= African communalism =

Societal archetype
African communalism or African communitarianism refers to the traditional manner in which rural areas of Africa have functioned historically. In Africa, society existed for decades without formal hierarchies and equal access to resources for all in ways that resemble forms of egalitarianism and socialism. Some elements of this way of life persist to the present day.

African communalism is a moral doctrine that also values human dignity, rights, and responsibilities, according to philosopher Polycarp Ikuenobe. Ikuenobe argues that "African communalism does not necessarily see a conflict between individuals and community; they are mutually supportive, and people are required to have the moral attitude of contributing to the community for their own well-being. This attitude creates the priority of duty, which is for the fundamental goal of creating a community, in order to provide the material conditions for actualizing individuals’ substantive rights and well-being."

There have been philosophical challenges to this conception of African communalism: philosopher Olúfẹ́mi Táíwò argues that current conceptions of African communalism are notorious for their "murkiness," and that more sophisticated conceptions of this philosophy are needed to justify its prevalence in modern philosophical discourse. In addition, Táíwò asserts that current conceptions of African communalism do not accurately reflect current political climates in Africa, and more modern philosophies are needed to guide that continent in the twenty-first century.
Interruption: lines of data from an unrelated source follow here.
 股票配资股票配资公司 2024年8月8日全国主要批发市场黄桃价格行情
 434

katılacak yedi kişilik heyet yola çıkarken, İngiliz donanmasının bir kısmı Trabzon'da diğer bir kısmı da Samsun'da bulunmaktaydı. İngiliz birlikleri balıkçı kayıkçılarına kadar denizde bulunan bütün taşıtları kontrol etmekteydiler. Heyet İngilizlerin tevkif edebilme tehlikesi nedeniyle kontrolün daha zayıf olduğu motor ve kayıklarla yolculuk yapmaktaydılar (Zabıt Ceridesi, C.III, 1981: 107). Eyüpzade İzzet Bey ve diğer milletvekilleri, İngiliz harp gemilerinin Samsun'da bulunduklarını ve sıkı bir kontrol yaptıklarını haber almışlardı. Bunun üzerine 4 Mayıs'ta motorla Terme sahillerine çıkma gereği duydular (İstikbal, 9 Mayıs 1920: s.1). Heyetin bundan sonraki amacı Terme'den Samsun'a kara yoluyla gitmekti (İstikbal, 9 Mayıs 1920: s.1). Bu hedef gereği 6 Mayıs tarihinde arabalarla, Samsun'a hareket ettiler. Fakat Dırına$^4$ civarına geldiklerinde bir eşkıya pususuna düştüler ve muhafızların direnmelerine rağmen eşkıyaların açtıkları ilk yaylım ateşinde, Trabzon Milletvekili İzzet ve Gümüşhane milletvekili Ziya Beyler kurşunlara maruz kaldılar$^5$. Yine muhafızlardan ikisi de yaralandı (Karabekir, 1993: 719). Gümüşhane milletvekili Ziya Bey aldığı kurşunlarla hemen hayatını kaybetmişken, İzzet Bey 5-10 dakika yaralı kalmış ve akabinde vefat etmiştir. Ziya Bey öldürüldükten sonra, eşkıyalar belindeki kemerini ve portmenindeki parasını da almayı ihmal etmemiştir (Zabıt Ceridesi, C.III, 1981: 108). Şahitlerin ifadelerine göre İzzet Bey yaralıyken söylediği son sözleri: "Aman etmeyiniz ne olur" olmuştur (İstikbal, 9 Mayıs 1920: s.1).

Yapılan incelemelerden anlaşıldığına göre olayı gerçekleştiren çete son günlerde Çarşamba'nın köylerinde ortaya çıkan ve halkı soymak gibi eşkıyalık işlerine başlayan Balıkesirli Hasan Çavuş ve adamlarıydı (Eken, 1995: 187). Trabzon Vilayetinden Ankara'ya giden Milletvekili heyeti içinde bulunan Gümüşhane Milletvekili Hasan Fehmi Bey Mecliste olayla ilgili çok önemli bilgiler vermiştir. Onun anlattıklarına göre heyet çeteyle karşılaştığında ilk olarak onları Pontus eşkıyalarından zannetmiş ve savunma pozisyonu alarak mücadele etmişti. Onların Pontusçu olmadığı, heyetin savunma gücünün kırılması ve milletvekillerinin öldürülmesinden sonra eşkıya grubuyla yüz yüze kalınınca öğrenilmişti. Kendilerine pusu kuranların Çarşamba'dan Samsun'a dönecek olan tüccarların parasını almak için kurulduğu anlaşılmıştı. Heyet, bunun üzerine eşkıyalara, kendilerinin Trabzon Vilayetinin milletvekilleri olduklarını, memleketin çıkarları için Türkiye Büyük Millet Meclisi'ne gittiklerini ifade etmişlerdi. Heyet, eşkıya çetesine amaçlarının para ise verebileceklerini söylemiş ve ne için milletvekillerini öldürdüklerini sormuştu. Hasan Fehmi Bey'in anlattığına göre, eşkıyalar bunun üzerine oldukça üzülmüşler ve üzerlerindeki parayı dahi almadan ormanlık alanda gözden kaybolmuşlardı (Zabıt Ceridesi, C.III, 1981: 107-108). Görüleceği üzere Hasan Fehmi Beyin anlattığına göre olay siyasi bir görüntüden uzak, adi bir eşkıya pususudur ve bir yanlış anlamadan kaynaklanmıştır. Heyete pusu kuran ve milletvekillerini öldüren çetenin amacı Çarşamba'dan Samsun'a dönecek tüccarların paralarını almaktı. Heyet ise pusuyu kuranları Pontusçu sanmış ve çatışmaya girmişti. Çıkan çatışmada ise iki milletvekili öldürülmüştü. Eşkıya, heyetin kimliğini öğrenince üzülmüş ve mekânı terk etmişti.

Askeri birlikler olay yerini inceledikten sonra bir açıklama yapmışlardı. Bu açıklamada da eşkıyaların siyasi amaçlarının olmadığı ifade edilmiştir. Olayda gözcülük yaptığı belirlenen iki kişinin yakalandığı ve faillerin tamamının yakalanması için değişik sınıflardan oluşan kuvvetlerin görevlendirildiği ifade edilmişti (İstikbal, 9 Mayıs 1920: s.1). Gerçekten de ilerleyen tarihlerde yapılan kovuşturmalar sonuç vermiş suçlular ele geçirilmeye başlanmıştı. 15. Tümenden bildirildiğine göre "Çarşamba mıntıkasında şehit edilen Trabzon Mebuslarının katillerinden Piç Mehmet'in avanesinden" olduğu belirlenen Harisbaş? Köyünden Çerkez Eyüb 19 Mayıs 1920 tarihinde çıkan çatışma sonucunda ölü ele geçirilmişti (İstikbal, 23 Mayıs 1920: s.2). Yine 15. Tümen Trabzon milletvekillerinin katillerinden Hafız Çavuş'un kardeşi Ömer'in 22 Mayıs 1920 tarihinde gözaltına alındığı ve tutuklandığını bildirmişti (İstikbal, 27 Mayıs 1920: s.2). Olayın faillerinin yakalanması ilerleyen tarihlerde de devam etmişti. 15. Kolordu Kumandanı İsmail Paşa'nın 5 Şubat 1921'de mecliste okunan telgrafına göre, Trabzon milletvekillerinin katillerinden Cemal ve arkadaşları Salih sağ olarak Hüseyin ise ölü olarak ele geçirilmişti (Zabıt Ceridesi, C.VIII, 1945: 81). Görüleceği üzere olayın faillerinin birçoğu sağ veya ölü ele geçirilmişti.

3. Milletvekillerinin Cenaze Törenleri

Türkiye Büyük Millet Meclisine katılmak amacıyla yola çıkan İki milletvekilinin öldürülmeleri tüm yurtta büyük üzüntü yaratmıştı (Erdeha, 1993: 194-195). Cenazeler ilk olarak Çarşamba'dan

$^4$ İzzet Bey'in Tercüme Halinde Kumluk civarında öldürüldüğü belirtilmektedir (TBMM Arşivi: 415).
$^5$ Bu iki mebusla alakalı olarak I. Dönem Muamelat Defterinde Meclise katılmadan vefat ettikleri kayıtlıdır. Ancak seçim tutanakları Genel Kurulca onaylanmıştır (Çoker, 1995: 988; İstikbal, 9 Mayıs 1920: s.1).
Some African scholars have held the view of "extreme communitarianism", in which Africans are intrinsically community-orientated. This was encapsulated by John Mbiti's adage "I am because we are", implying human experience is defined by their relationships. This has been criticised as an oversimplification, and that analysing African societies through comparison to Western "individualistic" ones omits indigenous conceptions and masks individualistic thinking traditionally present. Another view is "moderate communitarianism", emphasising solidarity, friendliness, and collegiality, but also temperance, self-control, and self-determination. African traditional society is seen as pragmatic, where individuality and community are encouraged in different contexts.